▶ [Extrait du document]:
•••••
C’est en reconnaissant ce travail que l’on pourra favoriser une évolution des mentalités. Quand on essaie de décrypter dans une entreprise ce qui conduit au recrutement d’un homme plutôt que d’une femme à compétences égales pour un même poste, invariablement et souvent inconsciemment apparaît cette idée que la femme sera moins disponible. Cette appréhension culturelle ne se modifiera que si les hommes changent de comportement et s’absentent eux aussi pour leurs enfants ou pour leurs parents âgés. L’exemple de nos voisins européens et particulièrement nordiques prouve que des lois en matière de congés parentaux ont fait évoluer les comportements.

L’évolution du monde des entreprises, les contraintes financières, l’accélération de la circulation des informations ont conduit à une organisation du travail de plus en plus destructrice sur le plan humain. Pour les salariés, c’est évident ; mais aussi pour l’environnement des entreprises. Les critères de gestion ne prennent en compte que des indicateurs de rentabilité immédiate ; il faudrait commencer à réaliser que ceux-ci peuvent s’avérer contre-productifs, y compris économiquement, à moyen ou long terme. L’équilibre entre la vie professionnelle et la vie privée des salariés, la cohérence entre les intérêts de l’entreprise et ceux de la société dans laquelle elle exerce son activité, seront à terme des enjeux de performance pour l’économie et donc pour tous. Certains en prennent conscience. Les concepts de développement durable, de responsabilité sociale des entreprises apparaissent au moins dans les discours. N’est-ce pas le moment de dire aux dirigeants d’entreprises et d’administrations, mais aussi à certains responsables syndicaux (osons le dire) que l’égalité professionnelle entre les hommes et les femmes n’est pas une négociation subalterne qu’on aborde éventuellement quand tous les points « importants » ont été évoqués ? Le respect des souhaits individuels des travailleurs, de l’égalité entre les hommes et les femmes tant au niveau des postes occupés, du temps de travail, des rémunérations et de l’équilibre général du partage des tâches dans l’entreprise, doivent être des critères de mesure de la responsabilité sociale des entreprises. Il ne s’agit pas tant d’obtenir des résultats mathématiques équivalents que d’arriver, par la négociation, à un « vivre ensemble équilibré » dans les relations de travail, les relations intergénérationnelles et la vie privée. La société, les employeurs et les salariés ont tout à y gagner.

1 : Voir à ce sujet C. Marry, “Filles et garçons à l’école : du discours muet aux controverses des années 90”, in Masculin - Féminin : questions pour les sciences de l’homme (J. Laufer, C. Marry, M. Maruani, éd.), PUF, 2001.
•••••
▶ [Données]:
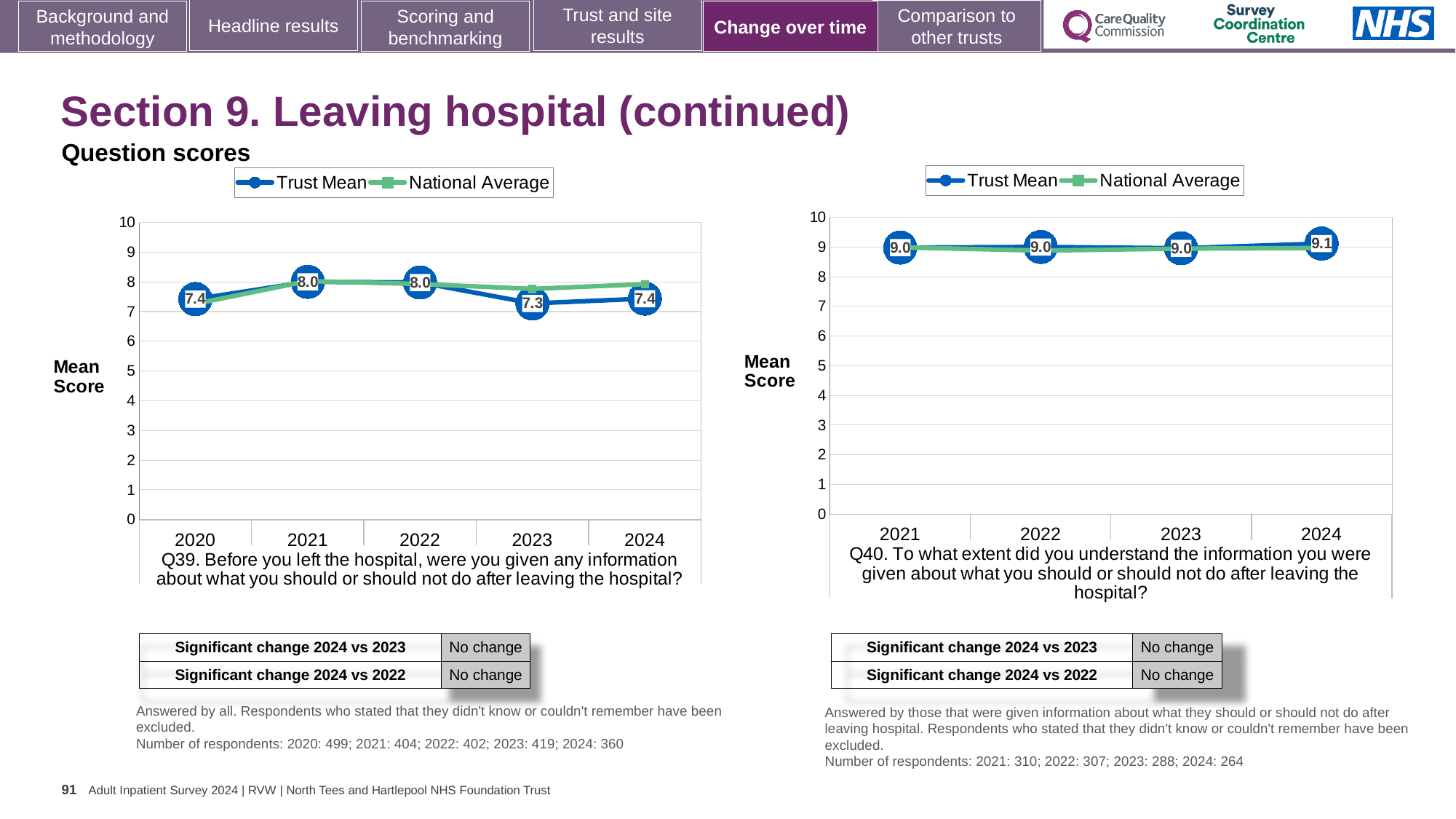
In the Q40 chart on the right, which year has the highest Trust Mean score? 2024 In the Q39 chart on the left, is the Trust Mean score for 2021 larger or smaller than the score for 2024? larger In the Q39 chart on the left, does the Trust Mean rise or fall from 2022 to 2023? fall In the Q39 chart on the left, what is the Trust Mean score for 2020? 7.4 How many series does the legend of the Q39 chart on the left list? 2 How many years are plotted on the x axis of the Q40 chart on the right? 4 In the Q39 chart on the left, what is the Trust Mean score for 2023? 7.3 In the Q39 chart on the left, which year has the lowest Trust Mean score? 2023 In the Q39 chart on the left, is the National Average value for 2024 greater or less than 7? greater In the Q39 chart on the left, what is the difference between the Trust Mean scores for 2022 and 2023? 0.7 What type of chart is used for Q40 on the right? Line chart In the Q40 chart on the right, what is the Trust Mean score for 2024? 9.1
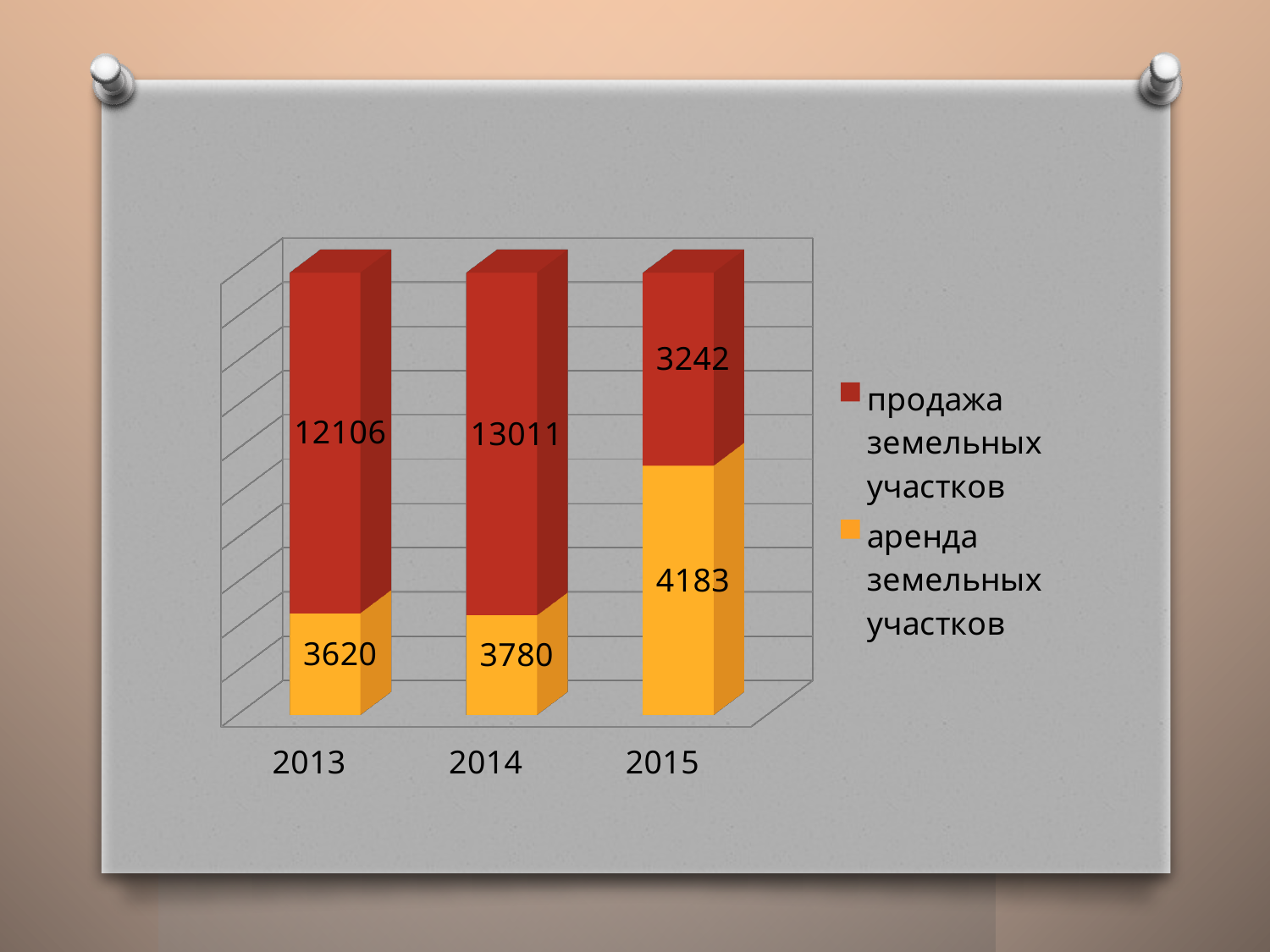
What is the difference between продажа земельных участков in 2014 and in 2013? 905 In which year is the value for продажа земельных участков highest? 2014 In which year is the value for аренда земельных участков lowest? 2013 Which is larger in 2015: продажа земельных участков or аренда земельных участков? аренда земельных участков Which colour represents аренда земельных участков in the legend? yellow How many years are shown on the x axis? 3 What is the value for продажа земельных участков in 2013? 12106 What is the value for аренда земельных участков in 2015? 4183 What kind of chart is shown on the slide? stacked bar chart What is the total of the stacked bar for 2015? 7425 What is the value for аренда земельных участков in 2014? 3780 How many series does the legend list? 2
•••••
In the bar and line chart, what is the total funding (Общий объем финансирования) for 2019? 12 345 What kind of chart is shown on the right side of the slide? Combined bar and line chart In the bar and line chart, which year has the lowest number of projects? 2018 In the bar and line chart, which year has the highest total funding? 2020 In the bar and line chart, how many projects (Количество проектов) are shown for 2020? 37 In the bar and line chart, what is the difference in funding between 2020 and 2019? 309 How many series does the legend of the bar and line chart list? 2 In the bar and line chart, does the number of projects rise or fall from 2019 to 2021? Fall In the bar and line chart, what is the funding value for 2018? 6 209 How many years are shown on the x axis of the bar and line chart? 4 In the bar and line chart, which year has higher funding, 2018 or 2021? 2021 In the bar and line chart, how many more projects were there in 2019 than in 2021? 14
•••••
▶ [Mise en pratique]:
• 1. Condensez sous forme de liste le paragraphe de l'extrait qui commence par « L’évolution du monde des entreprises » en gardant ses faits essentiels.
• 2. D'après l'extrait, pourquoi une entreprise recrute-t-elle un homme plutôt qu'une femme à compétences égales pour un même poste ? Répondez en une à trois phrases.
• 3. Relevez dans l'extrait le passage compris entre « 1 : Voir à ce » et « éd.), PUF, 2001. », ces deux bornes incluses.
Les données ne servent pas ici.

▶ [Résultats attendus]:
• 1.
- L'évolution des entreprises, les contraintes financières et la circulation accélérée des informations ont produit une organisation du travail de plus en plus destructrice sur le plan humain, pour les salariés comme pour l'environnement des entreprises.
- Les critères de gestion ne retiennent que la rentabilité immédiate, alors que celle-ci peut devenir contre-productive, même économiquement, à moyen ou long terme.
- L'équilibre entre vie professionnelle et vie privée, et la cohérence entre intérêts de l'entreprise et de la société, deviendront des enjeux de performance pour tous.
- Le développement durable et la responsabilité sociale des entreprises apparaissent au moins dans les discours.
- L'égalité professionnelle entre hommes et femmes ne doit pas être une négociation secondaire, ni pour les dirigeants ni pour certains responsables syndicaux.
- Le respect des souhaits individuels et l'égalité (postes, temps de travail, rémunérations, partage des tâches) doivent mesurer la responsabilité sociale des entreprises.
- Le but est moins l'égalité chiffrée qu'un « vivre ensemble équilibré » obtenu par la négociation, dont la société, les employeurs et les salariés ont tout à gagner.

• 2. Une idée apparaît invariablement, et souvent inconsciemment : la femme sera moins disponible. Selon l'extrait, cette appréhension culturelle ne changera que si les hommes s'absentent eux aussi pour leurs enfants ou leurs parents âgés.

• 3.
1 : Voir à ce sujet C. Marry, “Filles et garçons à l’école : du discours muet aux controverses des années 90”, in Masculin - Féminin : questions pour les sciences de l’homme (J. Laufer, C. Marry, M. Maruani, éd.), PUF, 2001.